Questions:
1. Retype everything in the Turing GPU review below, from "Review Sample Provided" down to "latest creation; Turing.".
2. Answer these from the Turing GPU review below:
(a) In what month and year was Pascal launched?
(b) How many FP32 Cores does each processing block of the Turing SM have?
(c) What does Turing add next to every CUDA core?

Start of Passage shown

Review Sample Provided by: Nvidia
Product Name/Link to Website: Nvidia GeForce RTX
Product was given in exchange for work done to produce this review.

It has been just over two years since Nvidia launched a new GPU. Pascal was launched in May of 2016 and now it is time for Nvidia to launch their latest creation; Turing.

The Turing 102 GPU (RTX 2080TI) features six Graphics Processing Clusters (GPC), 36 Texture Processing Clusters (TPC) and 72 streaming processors(SM). Each SM contains 64 CUDA cores, 8 Tensor Cores, a 256 KB register file, four texture units and 96 KB of L1 shared memory. In grand total, this gives the RTX 2080TI the following:
4608 CUDA Cores
72 RT Cores
576 Tensor Cores
288 Texture units

TU102 block diagram Source: Nvidia

When you compare Pascal to Tensor there is a significant difference between the two.

GPU Features GTX 1080Ti RTX 2080 Ti
Architecture Pascal Turing
GPCs 6 6
TPCs 28 34
SMs 28 68
CUDA Cores / SM 128 64
CUDA Cores / GPU 3584 4352
Tensor Cores / SM NA 8
Tensor Cores / GPU NA 544
RT Cores NA 68

 

Nvidia has further refined their parallel processing within each SM.  The Turing SM is partitioned into four processing blocks, each with 16 FP32 Cores, 16 INT32 Cores, two Tensor Cores, one warp scheduler, and one dispatch unit. Turing implements a major revamping of the core execution datapaths. Modern shader workloads typically have a mix of FP arithmetic instructions such as FADD or FMAD with simpler instructions such as integer adds for addressing and fetching data, floating point compare or min/max for processing results, etc. In previous shader architectures, the floating-point math datapath sits idle whenever one of these non-FP-math instructions runs. Turing adds a second parallel execution unit next to every CUDA core that executes these instructions in parallel with floating point math.

End of Passage shown
Start of Source material

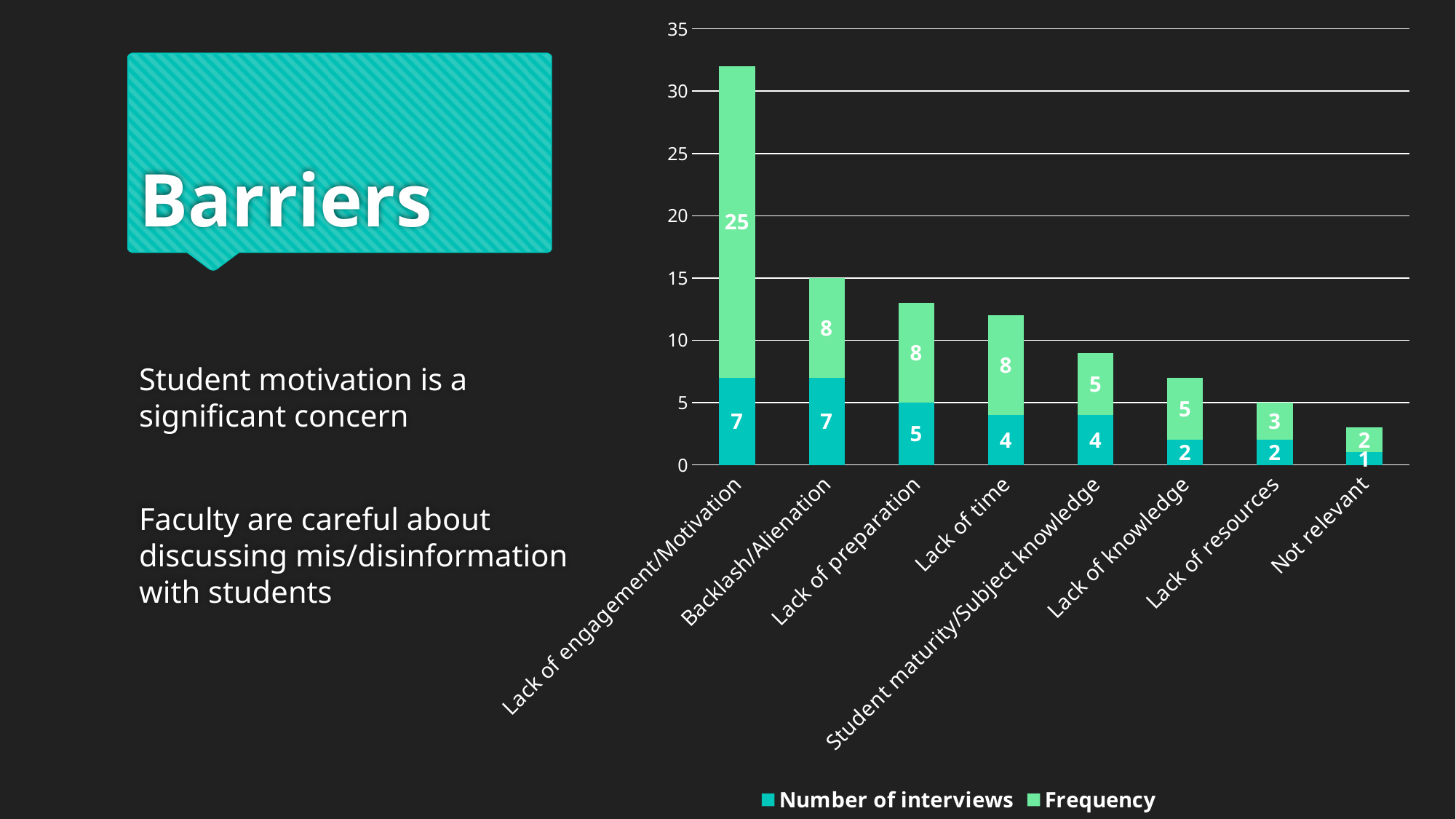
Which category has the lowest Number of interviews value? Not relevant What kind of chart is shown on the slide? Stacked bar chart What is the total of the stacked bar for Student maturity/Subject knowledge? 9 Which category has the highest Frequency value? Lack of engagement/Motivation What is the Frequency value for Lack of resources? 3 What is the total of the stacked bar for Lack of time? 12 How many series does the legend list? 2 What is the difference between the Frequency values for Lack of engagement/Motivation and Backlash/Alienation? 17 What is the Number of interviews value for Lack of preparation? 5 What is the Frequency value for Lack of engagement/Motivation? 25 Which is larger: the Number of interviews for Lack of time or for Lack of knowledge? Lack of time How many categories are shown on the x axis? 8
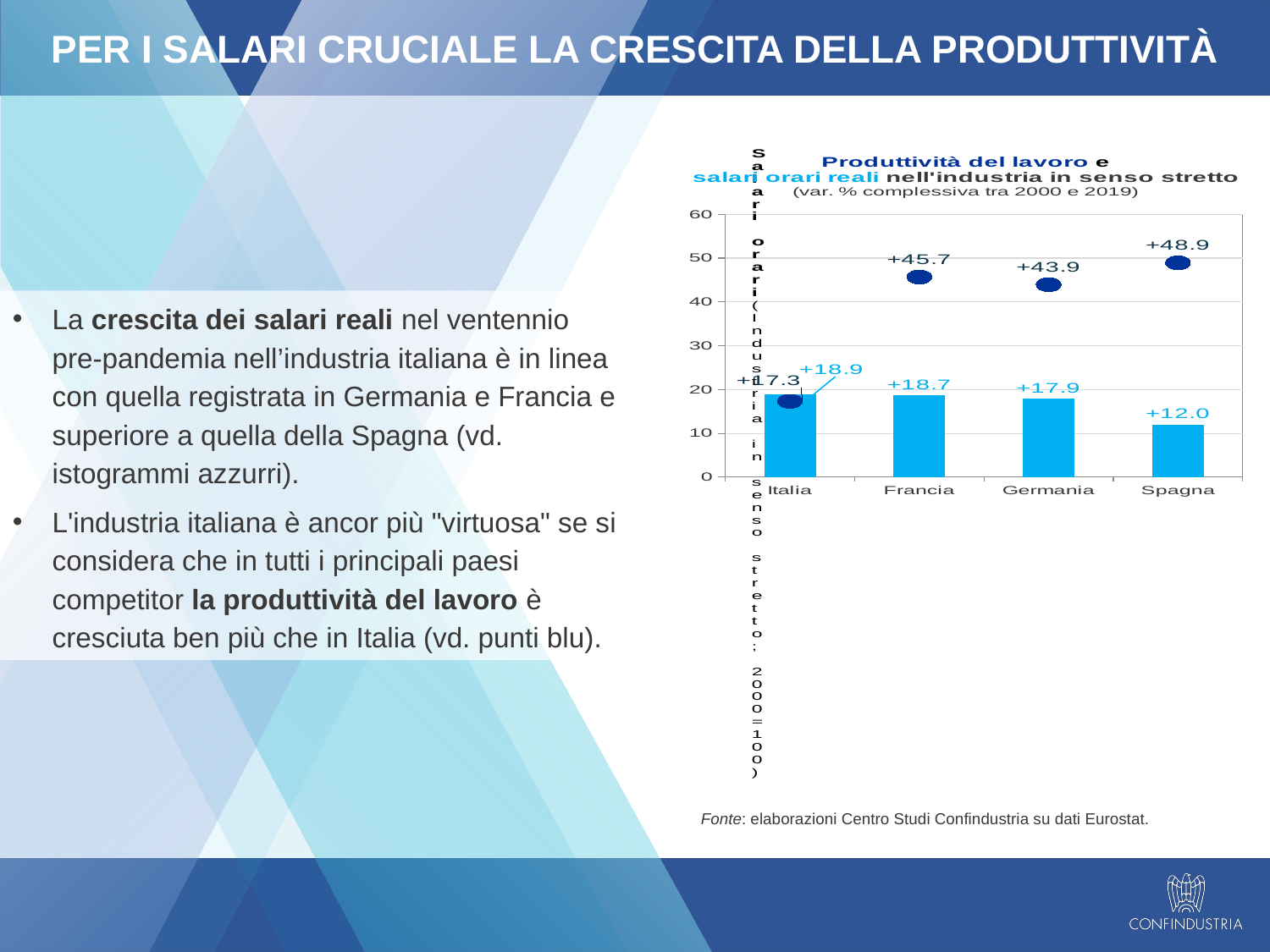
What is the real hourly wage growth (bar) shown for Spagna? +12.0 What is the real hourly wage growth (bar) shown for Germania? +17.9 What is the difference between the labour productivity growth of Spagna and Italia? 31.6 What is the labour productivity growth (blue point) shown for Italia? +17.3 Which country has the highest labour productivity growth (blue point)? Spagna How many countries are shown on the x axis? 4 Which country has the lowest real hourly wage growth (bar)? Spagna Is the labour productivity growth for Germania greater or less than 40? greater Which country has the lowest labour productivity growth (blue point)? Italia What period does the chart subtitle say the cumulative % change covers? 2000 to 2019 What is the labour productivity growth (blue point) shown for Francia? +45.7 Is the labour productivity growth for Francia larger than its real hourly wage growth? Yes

End of Source material

Task responses:
1.
Review Sample Provided by: Nvidia
Product Name/Link to Website: Nvidia GeForce RTX
Product was given in exchange for work done to produce this review.

It has been just over two years since Nvidia launched a new GPU. Pascal was launched in May of 2016 and now it is time for Nvidia to launch their latest creation; Turing.

2.
(a) May 2016
(b) 16
(c) A second parallel execution unit that executes non-FP-math instructions in parallel with floating point math